In 1718, a synod, consisting of forty-five members, ministers and elders, decided that young men should be intrusted with pastoral functions after a serious examination of their doctrine and morals. Two years later, the remuneration of the pastors was fixed at seventy livres, for their clothing and entire provision. They were lodged and maintained, from house to house, by the faithful. Their salary was afterwards increased to six hundred livres, and towards the end of the century to nine hundred livres. It was not more than the pay of a workman; but it was not the appetite for money that attracted men who, by accepting the pastoral charge, devoted themselves to an almost certain martyrdom.
The churches were invited to establish consistories, in default of which they were not to be visited by the ministers, nor to receive notice of the convocation of the assemblies—a spiritual punishment for a spiritual offence. This was a return to true ecclesiastical order.
The assemblies of the wilderness, as they were called, were held in open day, when the danger was not excessive, at night when persecution was rigorous, in some wild retreat, or in rocky nooks and quarries during adverse weather. The summonses were issued only a few hours before the meeting, and by emissaries of the most trustworthy character. Sentinels were placed about the heights, but unarmed, so that they might give the signal of the approach of soldiers.
The most intelligent and courageous acted as guides to the pastors, and after the service, conducted them to a secure shelter. Rarely did a pastor remain several days following in the same asylum. Wandering from place to place, forced to assume a thousand disguises, and bearing a borrowed name, he was compelled to hide himself like a malefactor, in order to proclaim the God of the Gospel. Such also was the life of the (Roman) Catholic priest under the régime of 1793; the names of the persecutors change, but not the characters, nor the excesses of the persecution.

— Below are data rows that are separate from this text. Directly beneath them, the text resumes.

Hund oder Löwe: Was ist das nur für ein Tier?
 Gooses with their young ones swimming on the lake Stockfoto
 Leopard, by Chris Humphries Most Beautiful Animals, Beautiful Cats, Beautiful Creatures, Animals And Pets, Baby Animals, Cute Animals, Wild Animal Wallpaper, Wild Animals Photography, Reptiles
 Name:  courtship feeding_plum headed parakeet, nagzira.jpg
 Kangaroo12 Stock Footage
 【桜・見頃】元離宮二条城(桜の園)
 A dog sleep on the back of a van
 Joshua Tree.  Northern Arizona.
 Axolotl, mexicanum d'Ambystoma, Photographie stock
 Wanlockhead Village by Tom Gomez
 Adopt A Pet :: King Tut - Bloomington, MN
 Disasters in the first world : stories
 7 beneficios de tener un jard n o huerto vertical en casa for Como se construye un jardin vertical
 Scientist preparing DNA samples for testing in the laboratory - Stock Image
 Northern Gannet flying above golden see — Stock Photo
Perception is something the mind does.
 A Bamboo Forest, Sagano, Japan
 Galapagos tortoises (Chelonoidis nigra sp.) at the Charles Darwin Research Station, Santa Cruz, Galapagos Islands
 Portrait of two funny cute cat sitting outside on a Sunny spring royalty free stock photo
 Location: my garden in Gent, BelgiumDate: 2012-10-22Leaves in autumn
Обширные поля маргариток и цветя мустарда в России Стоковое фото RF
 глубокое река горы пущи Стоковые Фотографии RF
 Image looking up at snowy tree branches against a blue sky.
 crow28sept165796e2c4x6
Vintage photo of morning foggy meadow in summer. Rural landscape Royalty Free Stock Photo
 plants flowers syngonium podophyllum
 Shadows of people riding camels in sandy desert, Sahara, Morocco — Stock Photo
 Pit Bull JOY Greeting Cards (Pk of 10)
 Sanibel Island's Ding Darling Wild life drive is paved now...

The worship in the desert was the same as in the times of liberty; liturgic prayers, singing of psalms, preaching, administration of the holy supper on feast-days; a simple worship, easily practicable everywhere, and which required no more preparation than that of the “upper room furnished,” in which the apostles and primitive Christians assembled at Jerusalem.
This simplicity, however, possessed a charm of nobility and grandeur, the calm of solitude suddenly broken by the voice of prayer; the songs of the faithful mounting to the invisible Being, in the presence of the magnificence of nature; the minister of Jesus Christ invoking his God, like the faithful of the primitive church, for the oppressors who raged because they had not yet led Him to the scaffold; poor peasants and humble artificers, who, laying aside their tools of labour for a day, felt anxiety for naught but the sublime interests of the faith of the life to come; the common sentiment of danger which placed their souls continually in presence of their sovereign Judge, endued all the assemblies of the wilderness with that serious majesty, which allies itself so well with the teaching of Christianity.
But whilst the French Reformation rose slowly from its ruins, a fresh blow was silently preparing to strike it anew.